One area in which our model has proved accurate has been the effect of the pandemic on overall economic activity, which we had anticipated would be severely impacted. What the model was less able to anticipate, was the degree to which unprecedented levels of credit, monetary and fiscal support by central banks, governments and multilateral agencies would dramatically reduce the anticipated level of losses and defaults. While there is no doubt that these interventions have bought us time, our scenarios continue to suggest, however, that as support is withdrawn, so the effects in terms of credit losses and unemployment will follow.
As in all scenarios, the impact is never binary (good or bad), and even within one industry and territory there will be winners and losers. Looking at the retail sector, high street shops, supermarkets and online offerings have all been impacted by the pandemic in different ways. The hospitality, leisure and travel sectors have also experienced different outcomes, depending on their business model. If we were to experience another ‘left-field’ crisis tomorrow, such as a large solar coronal mass ejection that compromised many of the world’s satellites and server farms and suspended GPS, web connectivity and data centre capability – most tech-based sectors, many of which were well placed for the pandemic, would suffer disproportionately.
The challenge for the insurance industry is not to model all possible scenarios. What we need to ensure is that our portfolios are balanced, that we can identify any countries and industries which may be challenged in a given timeframe and that we do not hold concentrations of risk that would make us particularly susceptible to any one scenario. This means that while we cannot be specific about any crisis or its timing, we know that whatever comes our way, we are prepared.
The challenge with being prudent, is that it is not always popular. Fundamentally, underwriters and brokers are highly skilled people and don’t like to leave value on the table. But watering down the punch bowl just when the party starts to get exciting is essential to smoothing out the volatility that so often comes in tandem with a crisis. We must do it by introducing changes early and gradually so they are more likely to be accepted and impactful, ahead of, rather than during the storm
What does the future hold?
One scenario is that the world (particularly Europe) aligns more with Japan – becoming trapped in a pattern of low growth, little inflation and slow-motion defaults. On the plus side this means few credit losses and fewer claims, but at the expense of a vibrant economy in which science and technology have less opportunity to change the game. An alternative scenario concerns the impact of the US and UK’s economic stimulus. If they turn the dial too far, over-stimulating the economy, the resulting interest rate rises might make the burden of debt servicing too onerous, triggering insolvencies. Both scenarios are possible. Our job as modellers is to assign a scale of probabilities to each so we can understand the likely outcomes and the impact they would have on our portfolios.

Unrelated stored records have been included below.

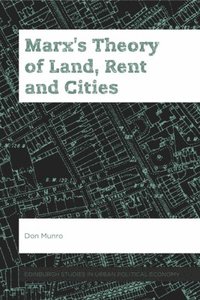 bokomslag Marx's Theory of Land, Rent and Cities
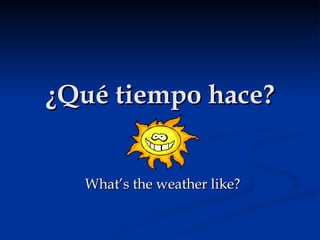 ¿Qué tiempo hace? What’s the weather like? 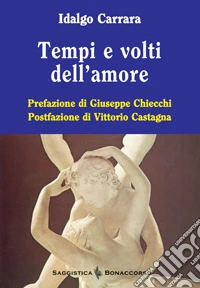 Tempi e volti dell'amore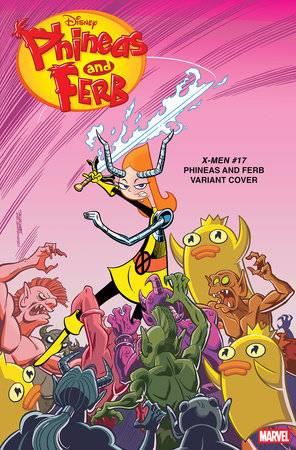 X-men #17 Tbd Artist Phineas And Ferb Var Tbd Artist Phineas And Ferb Var Marvel Prh Comic Book 2025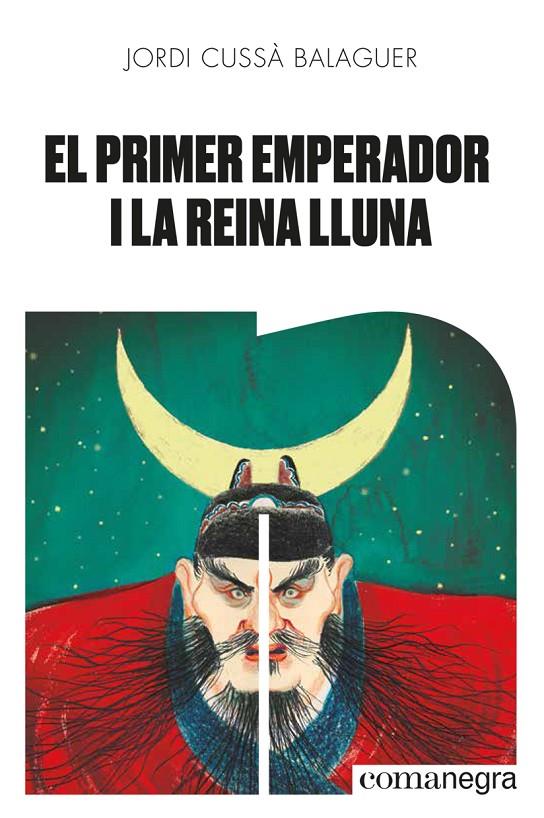 El primer emperador i la reina Lluna | 9788418022654 | Cussà Balaguer, Jordi | Llibreria online de Figueres i Empordà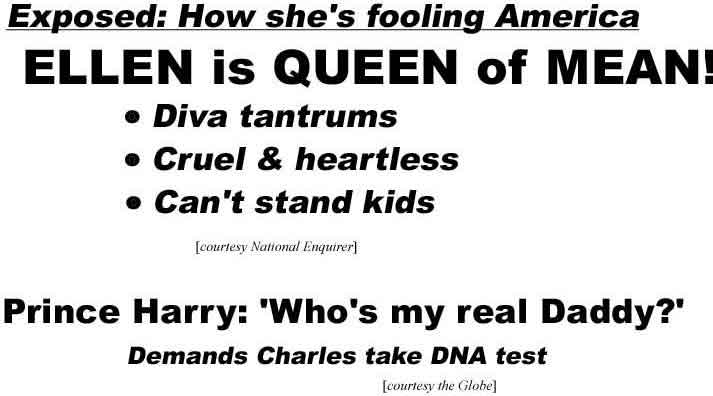 How she's fooling America: Ellen is Queen of Mean, Diva tantrums, cruel & heartless, can't stand kids (Enquirer); Prince Harry: 'Who's my real daddy?' demands Charles take DNA tests (Globe)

There is no doubt our scenarios and modelling processes have been changed by the pandemic. As we move forward, we will be trialing new thematic analysis in which we look at the intersection of big forces including demographics, macroeconomics, climate change and technology development and their impact on industries and economies, and therefore give rise to a different set of business risks and opportunities, over the next 5, 10 and 20 years.
We will continue to deploy robotic process automation technologies and machine learning capabilities to automate and improve the quality of data capture, analyse and report on operating and business performance, and improve customer service. Our aim is to use artificial intelligence for deductive analysis to drive product development, identification of emerging portfolio trends and loss estimations.
Ultimately, whatever tools we deploy, our scenarios will continue to be just that – possible outcomes arising from different sets of assumptions. The only prediction we can make with 100% confidence is that our losses won’t be the same as we predict in our base case scenario!